Consequently, we feel it is important to protect our assets. We have a great distrust of off-shore asset protection plans - too little control and too many expenses. Quite frankly, we're not even wealthy enough to consider the possibility. Perhaps when we're worth more than $5M versus our much more modest $600k (right now).

For now, we can maximize our asset protection from creditors / suitors by doing the following:

  1. Holding our house title as tentants in the entirety.
  2. Placing as much of our assets and assest growth in retirement accounts.
  3. Placing life insurance in irrevocable trusts (ILITs)

#1 is fairly easy. Your attorney can do it for you shortly after you buy your house or when you buy it.

#2 is not easy. Actually, it's very confusing. I've only learned the answers for half of the many questions I have. I'll probably have to pay a princely sum for an attorney to answer the others.

#3 is done, but not easy. It's also a great estate planning tool as the insurance proceeds bypass your estate / probate, etc.... The ILIT is funded by term policies. You gift the trust annual payments sufficient to cover the premiums. You may need an estate planning attorney to set an ILIT up, but it's pretty standard fare for most insurance brokerages.

This is where I am right now:

Priority of protection:

  1. Defined contribution plans (such as 401k, SEP-IRA, 403b) (and Simple IRAs?) are ERISA protected by federal law and are off limits to creditors - regardless of the balance.
  2. Funds rolled over from defined contribution plans into Rollover IRAs are also protected - but the owner must be careful to account for any non-rollover contributions made to the accounts - regardless of the balance.
  3. Roth and traditional IRAs were originally subject to state specific creditor laws. Documents I have read protect these accounts from creditors in NC and IL.
  4. The recent BAPCPA 2005 bankruptcy law (passed in 2006?) placed federal protections on IRAs (Roth and Traditional), but only with a limit of $1m.

The questions I have are as follows:

  1. If I roll traditional IRA balances into a SEP-IRA or 401k, will they enjoy ERISA creditor protection (i.e. unlimited)?
  2. Is my individual 401k, which is considered a defined contribution plan elsewhere in the tax code, enjoying ERISA protection? If not, what protection does it have?
  3. I have individual 401ks and SEP-IRAs -can I / should I roll one into another? If I do, what are the asset protection consequences?

Does anyone have any experience on this matter?

I'll update this posting once I hear from a few attornies. I'm waiting to hear from one of my attornies.

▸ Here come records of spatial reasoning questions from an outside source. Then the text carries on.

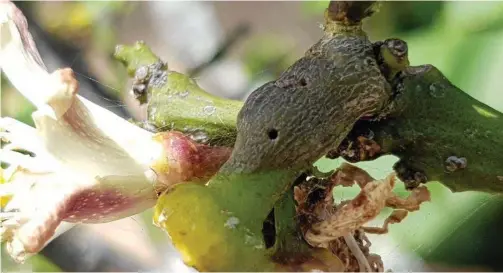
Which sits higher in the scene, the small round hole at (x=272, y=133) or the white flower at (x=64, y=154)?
the white flower at (x=64, y=154)

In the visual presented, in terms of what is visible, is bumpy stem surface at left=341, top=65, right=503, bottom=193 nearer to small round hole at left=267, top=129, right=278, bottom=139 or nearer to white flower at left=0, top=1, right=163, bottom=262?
small round hole at left=267, top=129, right=278, bottom=139

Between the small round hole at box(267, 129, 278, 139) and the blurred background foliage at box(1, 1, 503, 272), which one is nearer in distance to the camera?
the small round hole at box(267, 129, 278, 139)

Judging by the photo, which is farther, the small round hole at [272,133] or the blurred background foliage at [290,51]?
the blurred background foliage at [290,51]

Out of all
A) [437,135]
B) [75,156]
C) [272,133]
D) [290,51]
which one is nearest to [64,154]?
[75,156]

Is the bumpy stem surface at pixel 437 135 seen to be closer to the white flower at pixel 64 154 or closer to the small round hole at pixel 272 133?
the small round hole at pixel 272 133

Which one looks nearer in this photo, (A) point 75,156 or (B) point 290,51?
(A) point 75,156

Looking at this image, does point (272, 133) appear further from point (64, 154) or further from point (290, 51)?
point (290, 51)

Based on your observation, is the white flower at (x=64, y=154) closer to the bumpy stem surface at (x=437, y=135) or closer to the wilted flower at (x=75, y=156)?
the wilted flower at (x=75, y=156)

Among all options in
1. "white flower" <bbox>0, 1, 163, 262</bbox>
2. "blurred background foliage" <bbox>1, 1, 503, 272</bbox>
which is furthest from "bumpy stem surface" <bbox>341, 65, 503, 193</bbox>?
"white flower" <bbox>0, 1, 163, 262</bbox>

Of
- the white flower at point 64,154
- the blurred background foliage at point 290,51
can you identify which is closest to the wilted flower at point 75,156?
the white flower at point 64,154

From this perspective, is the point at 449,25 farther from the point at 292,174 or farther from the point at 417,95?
the point at 292,174
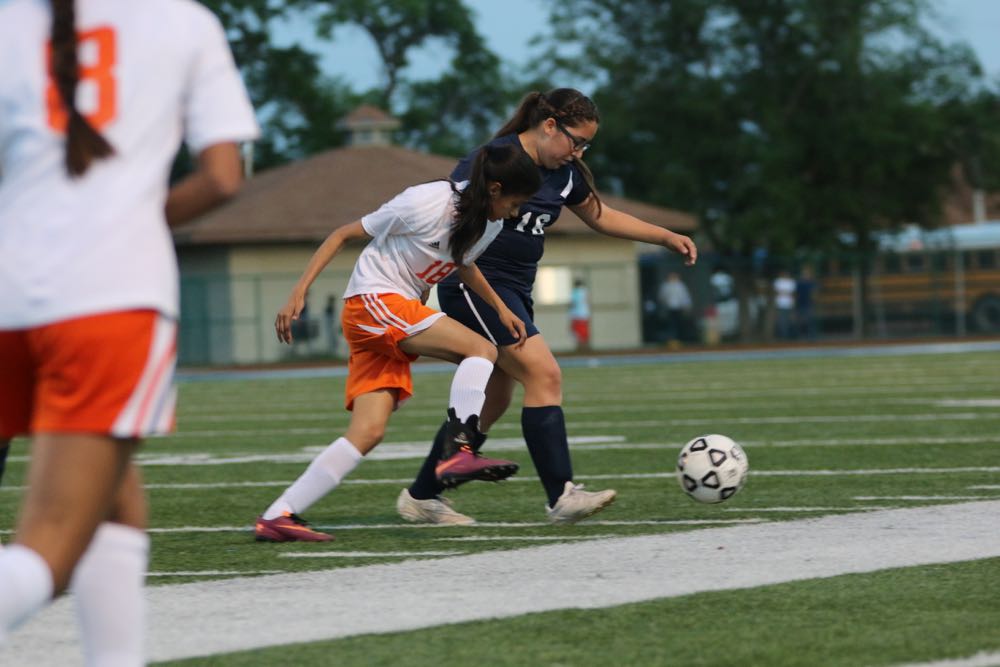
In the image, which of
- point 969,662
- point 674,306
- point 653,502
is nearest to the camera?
point 969,662

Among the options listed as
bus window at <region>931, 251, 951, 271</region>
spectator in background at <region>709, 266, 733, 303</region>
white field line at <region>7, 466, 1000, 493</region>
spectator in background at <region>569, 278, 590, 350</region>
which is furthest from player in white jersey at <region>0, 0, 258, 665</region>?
spectator in background at <region>709, 266, 733, 303</region>

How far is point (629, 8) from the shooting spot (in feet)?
143

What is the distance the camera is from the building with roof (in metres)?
40.7

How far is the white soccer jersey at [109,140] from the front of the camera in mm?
3414

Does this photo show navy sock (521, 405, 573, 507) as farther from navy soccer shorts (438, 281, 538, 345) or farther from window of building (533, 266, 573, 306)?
window of building (533, 266, 573, 306)

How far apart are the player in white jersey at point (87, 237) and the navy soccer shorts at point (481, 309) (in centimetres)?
421

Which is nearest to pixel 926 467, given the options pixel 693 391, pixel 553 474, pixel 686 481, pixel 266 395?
pixel 686 481

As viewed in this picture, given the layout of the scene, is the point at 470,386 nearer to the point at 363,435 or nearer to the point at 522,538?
the point at 363,435

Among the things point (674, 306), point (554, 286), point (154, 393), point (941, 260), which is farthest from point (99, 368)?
point (941, 260)

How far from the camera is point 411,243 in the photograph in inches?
297

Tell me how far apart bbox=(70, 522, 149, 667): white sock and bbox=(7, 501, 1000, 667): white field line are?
995 millimetres

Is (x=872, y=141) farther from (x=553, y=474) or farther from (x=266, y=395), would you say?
(x=553, y=474)

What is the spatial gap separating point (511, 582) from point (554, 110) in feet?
8.25

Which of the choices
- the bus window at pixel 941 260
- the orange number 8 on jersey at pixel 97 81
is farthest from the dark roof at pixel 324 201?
the orange number 8 on jersey at pixel 97 81
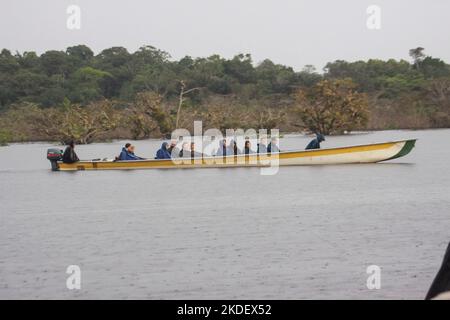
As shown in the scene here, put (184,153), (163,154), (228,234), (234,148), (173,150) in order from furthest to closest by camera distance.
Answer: (173,150) → (184,153) → (234,148) → (163,154) → (228,234)

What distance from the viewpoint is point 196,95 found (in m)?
102

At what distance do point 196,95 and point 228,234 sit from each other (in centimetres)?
8296

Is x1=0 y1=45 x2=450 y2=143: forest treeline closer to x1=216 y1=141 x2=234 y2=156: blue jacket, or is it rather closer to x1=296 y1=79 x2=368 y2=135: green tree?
x1=296 y1=79 x2=368 y2=135: green tree

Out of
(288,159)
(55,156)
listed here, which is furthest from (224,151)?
(55,156)

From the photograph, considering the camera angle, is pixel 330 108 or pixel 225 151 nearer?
pixel 225 151

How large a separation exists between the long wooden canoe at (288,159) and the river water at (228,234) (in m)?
0.62

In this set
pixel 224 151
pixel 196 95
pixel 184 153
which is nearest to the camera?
pixel 224 151

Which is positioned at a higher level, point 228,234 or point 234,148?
point 234,148

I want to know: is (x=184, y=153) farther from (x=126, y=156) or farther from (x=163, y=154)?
(x=126, y=156)

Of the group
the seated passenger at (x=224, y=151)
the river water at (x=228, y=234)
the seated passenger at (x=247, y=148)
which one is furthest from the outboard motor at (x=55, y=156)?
the seated passenger at (x=247, y=148)

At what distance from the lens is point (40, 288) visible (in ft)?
45.8

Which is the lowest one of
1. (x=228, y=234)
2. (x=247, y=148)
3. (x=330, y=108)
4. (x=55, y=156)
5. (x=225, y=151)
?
(x=228, y=234)

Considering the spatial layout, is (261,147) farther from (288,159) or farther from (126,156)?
(126,156)
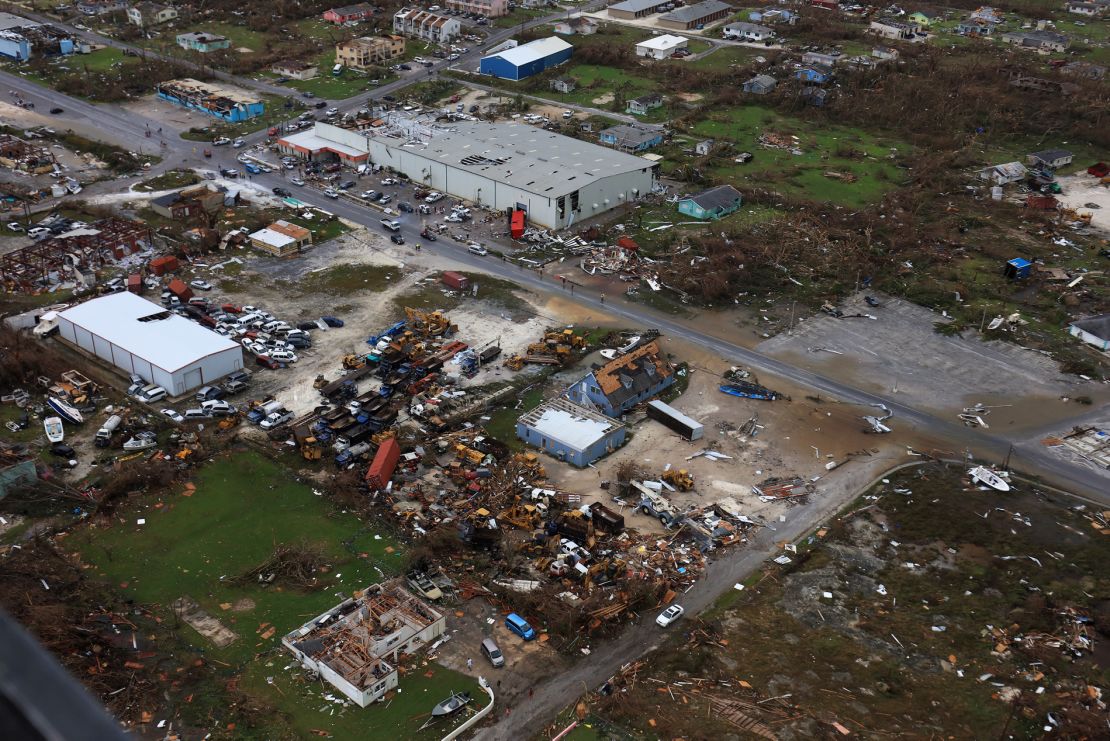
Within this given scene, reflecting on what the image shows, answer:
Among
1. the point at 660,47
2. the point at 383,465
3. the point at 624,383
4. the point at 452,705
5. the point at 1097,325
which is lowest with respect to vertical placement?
the point at 452,705

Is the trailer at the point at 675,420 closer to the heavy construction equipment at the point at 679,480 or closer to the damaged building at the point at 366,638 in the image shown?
the heavy construction equipment at the point at 679,480

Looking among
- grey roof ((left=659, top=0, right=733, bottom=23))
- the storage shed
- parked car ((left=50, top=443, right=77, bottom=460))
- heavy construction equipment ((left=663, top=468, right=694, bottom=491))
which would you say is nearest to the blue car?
the storage shed

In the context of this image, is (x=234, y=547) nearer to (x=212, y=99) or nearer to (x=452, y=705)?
(x=452, y=705)

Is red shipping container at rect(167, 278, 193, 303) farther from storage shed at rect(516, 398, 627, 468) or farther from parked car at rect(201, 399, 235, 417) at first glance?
storage shed at rect(516, 398, 627, 468)

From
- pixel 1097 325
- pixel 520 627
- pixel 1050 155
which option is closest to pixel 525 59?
pixel 1050 155

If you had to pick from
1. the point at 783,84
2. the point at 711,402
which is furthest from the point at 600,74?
the point at 711,402

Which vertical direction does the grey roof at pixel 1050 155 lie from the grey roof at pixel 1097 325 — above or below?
above

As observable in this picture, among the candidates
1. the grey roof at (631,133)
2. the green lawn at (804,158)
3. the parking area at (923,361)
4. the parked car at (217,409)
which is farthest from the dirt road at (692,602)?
the grey roof at (631,133)
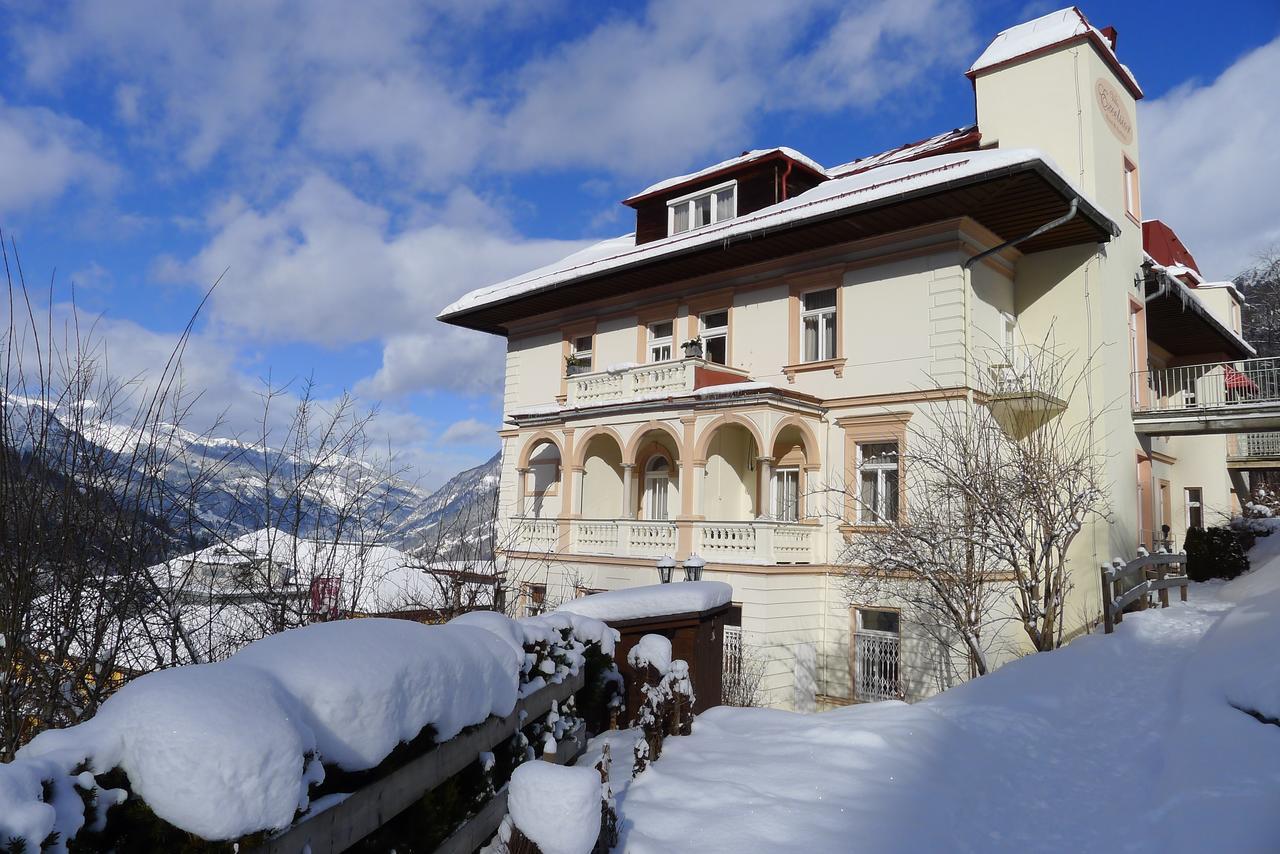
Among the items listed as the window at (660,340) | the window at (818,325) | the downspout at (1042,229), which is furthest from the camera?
the window at (660,340)

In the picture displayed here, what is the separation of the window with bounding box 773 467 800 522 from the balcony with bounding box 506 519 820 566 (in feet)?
4.06

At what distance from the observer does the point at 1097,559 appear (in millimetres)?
16969

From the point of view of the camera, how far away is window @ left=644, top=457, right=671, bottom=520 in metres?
21.1

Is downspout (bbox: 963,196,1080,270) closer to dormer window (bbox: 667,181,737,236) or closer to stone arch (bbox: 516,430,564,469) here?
dormer window (bbox: 667,181,737,236)

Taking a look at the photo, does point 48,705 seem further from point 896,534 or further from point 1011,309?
point 1011,309

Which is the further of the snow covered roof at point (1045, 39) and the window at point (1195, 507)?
the window at point (1195, 507)

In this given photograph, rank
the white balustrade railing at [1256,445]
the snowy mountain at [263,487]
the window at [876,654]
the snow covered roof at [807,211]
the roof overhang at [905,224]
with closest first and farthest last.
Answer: the snowy mountain at [263,487] → the snow covered roof at [807,211] → the roof overhang at [905,224] → the window at [876,654] → the white balustrade railing at [1256,445]

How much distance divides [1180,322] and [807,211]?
1455 cm

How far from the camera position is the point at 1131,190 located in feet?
65.6

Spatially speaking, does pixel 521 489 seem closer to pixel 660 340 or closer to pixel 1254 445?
pixel 660 340

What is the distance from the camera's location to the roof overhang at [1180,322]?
68.1 ft

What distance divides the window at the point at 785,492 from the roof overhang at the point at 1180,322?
10.3 metres

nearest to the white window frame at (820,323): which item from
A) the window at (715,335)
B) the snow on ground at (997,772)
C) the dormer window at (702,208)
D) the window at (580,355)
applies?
the window at (715,335)

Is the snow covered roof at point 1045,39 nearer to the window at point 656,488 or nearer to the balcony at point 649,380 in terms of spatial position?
the balcony at point 649,380
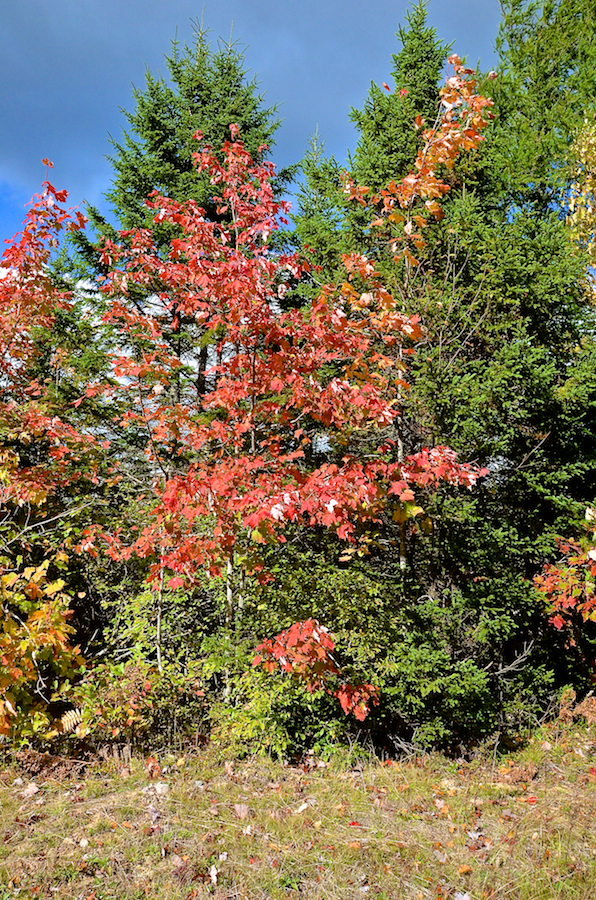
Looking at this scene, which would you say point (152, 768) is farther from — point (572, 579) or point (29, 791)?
point (572, 579)

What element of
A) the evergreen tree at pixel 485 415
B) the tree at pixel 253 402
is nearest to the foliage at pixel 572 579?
the evergreen tree at pixel 485 415

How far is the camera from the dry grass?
102 inches

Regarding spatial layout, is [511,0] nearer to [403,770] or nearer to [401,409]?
[401,409]

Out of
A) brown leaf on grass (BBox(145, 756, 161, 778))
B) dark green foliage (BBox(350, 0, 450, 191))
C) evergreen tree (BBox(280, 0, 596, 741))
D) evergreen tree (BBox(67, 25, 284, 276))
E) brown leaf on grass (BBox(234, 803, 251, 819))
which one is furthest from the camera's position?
evergreen tree (BBox(67, 25, 284, 276))

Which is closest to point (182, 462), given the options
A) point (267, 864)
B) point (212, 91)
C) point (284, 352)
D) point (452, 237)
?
point (284, 352)

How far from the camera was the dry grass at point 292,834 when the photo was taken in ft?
8.48

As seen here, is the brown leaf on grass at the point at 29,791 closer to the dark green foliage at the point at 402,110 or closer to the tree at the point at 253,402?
the tree at the point at 253,402

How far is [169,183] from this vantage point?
8.16 m

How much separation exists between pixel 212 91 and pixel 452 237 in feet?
18.0

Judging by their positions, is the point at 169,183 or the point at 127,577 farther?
the point at 169,183

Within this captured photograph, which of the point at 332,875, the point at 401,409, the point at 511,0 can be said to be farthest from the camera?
the point at 511,0

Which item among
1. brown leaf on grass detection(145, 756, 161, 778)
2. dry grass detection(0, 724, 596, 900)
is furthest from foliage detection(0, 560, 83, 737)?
brown leaf on grass detection(145, 756, 161, 778)

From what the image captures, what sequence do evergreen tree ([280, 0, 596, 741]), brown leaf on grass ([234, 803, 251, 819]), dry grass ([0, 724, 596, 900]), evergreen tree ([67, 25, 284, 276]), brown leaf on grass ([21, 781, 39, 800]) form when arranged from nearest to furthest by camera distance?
dry grass ([0, 724, 596, 900]), brown leaf on grass ([234, 803, 251, 819]), brown leaf on grass ([21, 781, 39, 800]), evergreen tree ([280, 0, 596, 741]), evergreen tree ([67, 25, 284, 276])

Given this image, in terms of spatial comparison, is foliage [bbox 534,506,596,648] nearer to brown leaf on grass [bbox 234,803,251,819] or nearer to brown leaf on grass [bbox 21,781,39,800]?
brown leaf on grass [bbox 234,803,251,819]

I've talked with the retirement experts at Vanguard who are completely misinformed. I was told "anything ending in IRA has no protection." I'm not an attorney, but I can read and the law is pretty clear Vanguard was wrong. I was very disappointed. I've asked to speak with their higher ups, hopefully I'll get a good answer.

Regards,

makingourway

1 comment:

Walter said...

SEP-IRAs and 401K are not ERISA protected if there is only you and your wife as owner/employees - you have to have at least one non-related employee to fall under ERISA protection.